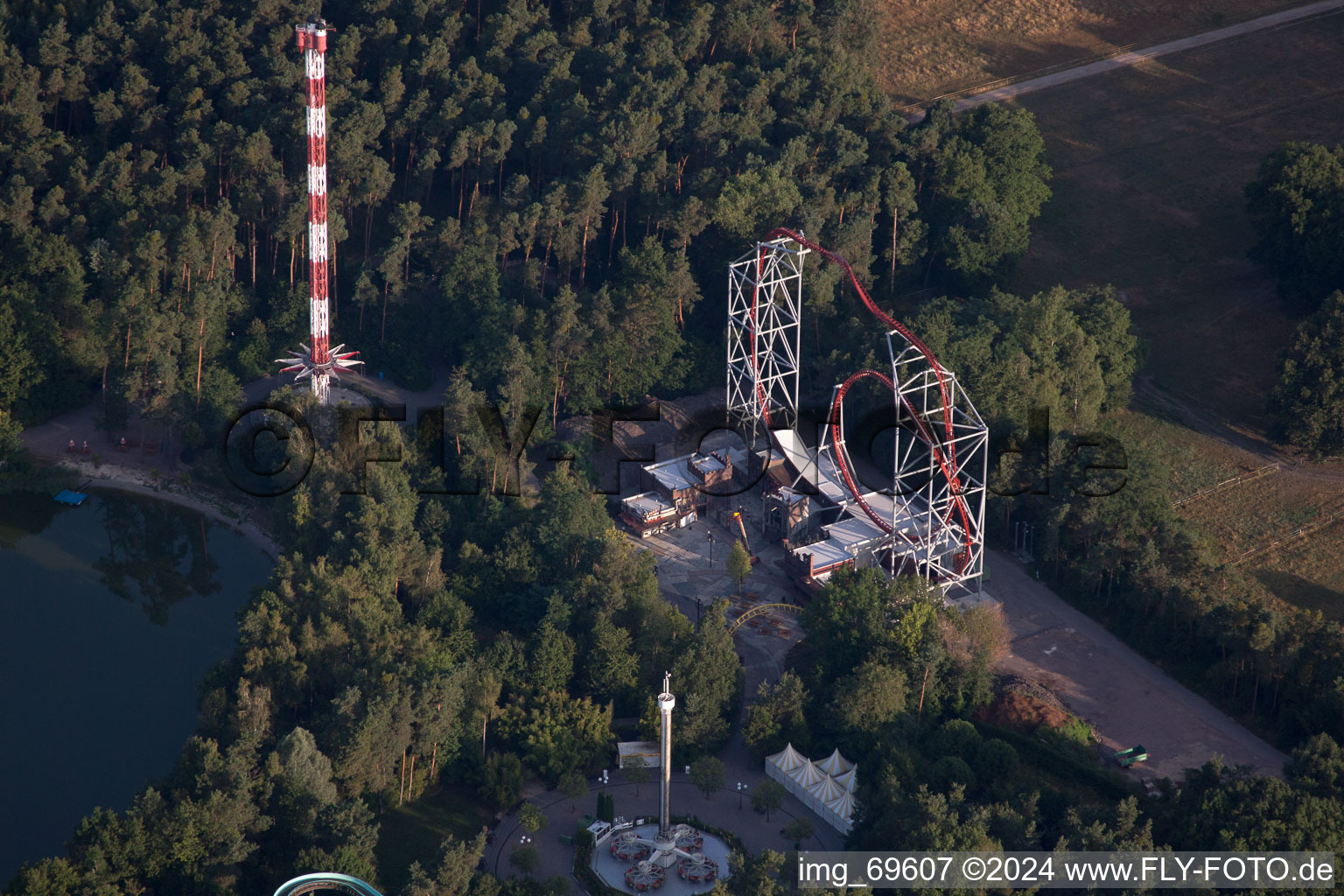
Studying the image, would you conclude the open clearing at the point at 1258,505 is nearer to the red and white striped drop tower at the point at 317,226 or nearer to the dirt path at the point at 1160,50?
the dirt path at the point at 1160,50

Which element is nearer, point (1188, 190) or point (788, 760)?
point (788, 760)

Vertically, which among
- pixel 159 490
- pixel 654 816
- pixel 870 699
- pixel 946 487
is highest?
pixel 946 487

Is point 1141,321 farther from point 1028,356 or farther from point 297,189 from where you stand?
point 297,189

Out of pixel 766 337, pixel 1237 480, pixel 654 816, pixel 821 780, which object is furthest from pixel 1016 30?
pixel 654 816

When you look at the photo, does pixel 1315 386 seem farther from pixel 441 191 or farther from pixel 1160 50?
pixel 441 191

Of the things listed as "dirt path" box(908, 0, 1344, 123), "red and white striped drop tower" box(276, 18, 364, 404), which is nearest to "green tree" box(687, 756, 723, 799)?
"red and white striped drop tower" box(276, 18, 364, 404)

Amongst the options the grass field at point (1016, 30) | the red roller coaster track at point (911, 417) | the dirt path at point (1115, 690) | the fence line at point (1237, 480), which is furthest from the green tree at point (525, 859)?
the grass field at point (1016, 30)

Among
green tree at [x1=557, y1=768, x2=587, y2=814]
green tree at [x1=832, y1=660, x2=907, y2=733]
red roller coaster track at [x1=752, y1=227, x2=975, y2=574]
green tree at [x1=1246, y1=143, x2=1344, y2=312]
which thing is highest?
green tree at [x1=1246, y1=143, x2=1344, y2=312]

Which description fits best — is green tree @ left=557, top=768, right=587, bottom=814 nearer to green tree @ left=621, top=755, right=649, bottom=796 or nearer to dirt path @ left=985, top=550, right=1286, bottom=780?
green tree @ left=621, top=755, right=649, bottom=796
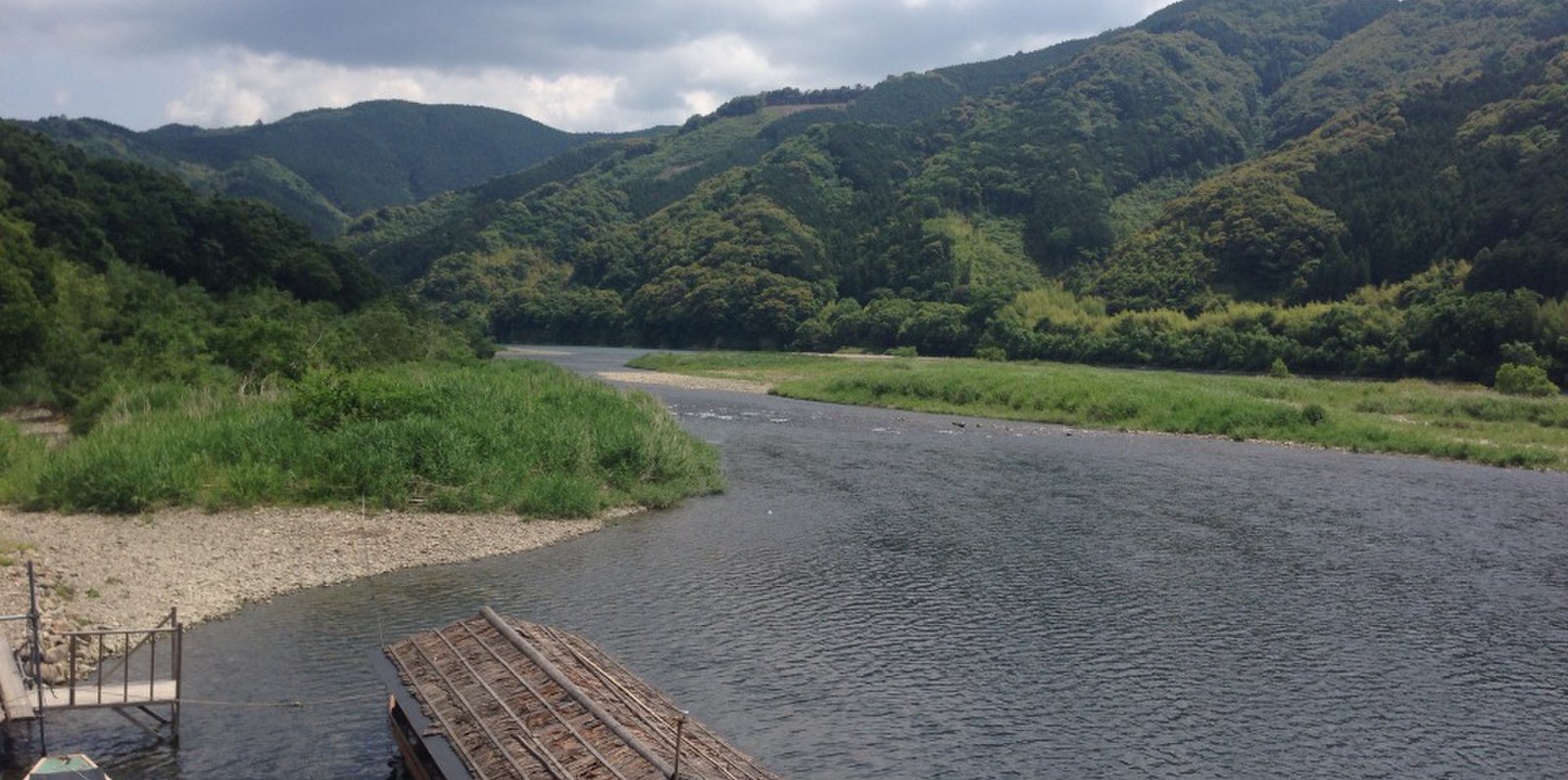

□ □ □ □ □

▶ _Task goal_: Rewrite the data above with every instance of "fence line" swapped for "wooden fence" and all other text unchanged. Omit the pictures.

▶ _Completed task_:
Studying the image, would you conclude the open clearing at the point at 1258,505 is nearer to the red and white striped drop tower at the point at 317,226 or nearer to the dirt path at the point at 1160,50?
the dirt path at the point at 1160,50

Which element is nearer, point (1188, 190) or point (788, 760)?
point (788, 760)

Vertically, which among
- pixel 159 490
- pixel 654 816
- pixel 870 699
- pixel 946 487
is highest?
pixel 946 487

Is point 1141,321 farther from point 1028,356 or farther from point 297,189 from where you stand?
point 297,189

Out of pixel 766 337, pixel 1237 480, pixel 654 816, pixel 821 780, which object is furthest from pixel 1016 30?
pixel 654 816

When you look at the photo, does pixel 1315 386 seem farther from pixel 441 191 or farther from pixel 1160 50?
pixel 441 191

Of the things listed as "dirt path" box(908, 0, 1344, 123), "red and white striped drop tower" box(276, 18, 364, 404), which is nearest to "green tree" box(687, 756, 723, 799)?
"red and white striped drop tower" box(276, 18, 364, 404)

Amongst the options the grass field at point (1016, 30) | the red roller coaster track at point (911, 417) | the dirt path at point (1115, 690) | the wooden fence at point (1237, 480), which is furthest from the green tree at point (525, 859)?
the grass field at point (1016, 30)

Among
green tree at [x1=557, y1=768, x2=587, y2=814]
green tree at [x1=832, y1=660, x2=907, y2=733]
red roller coaster track at [x1=752, y1=227, x2=975, y2=574]
green tree at [x1=1246, y1=143, x2=1344, y2=312]
which thing is highest?
green tree at [x1=1246, y1=143, x2=1344, y2=312]

Which description fits best — is green tree @ left=557, top=768, right=587, bottom=814 nearer to green tree @ left=621, top=755, right=649, bottom=796 or nearer to dirt path @ left=985, top=550, right=1286, bottom=780?
green tree @ left=621, top=755, right=649, bottom=796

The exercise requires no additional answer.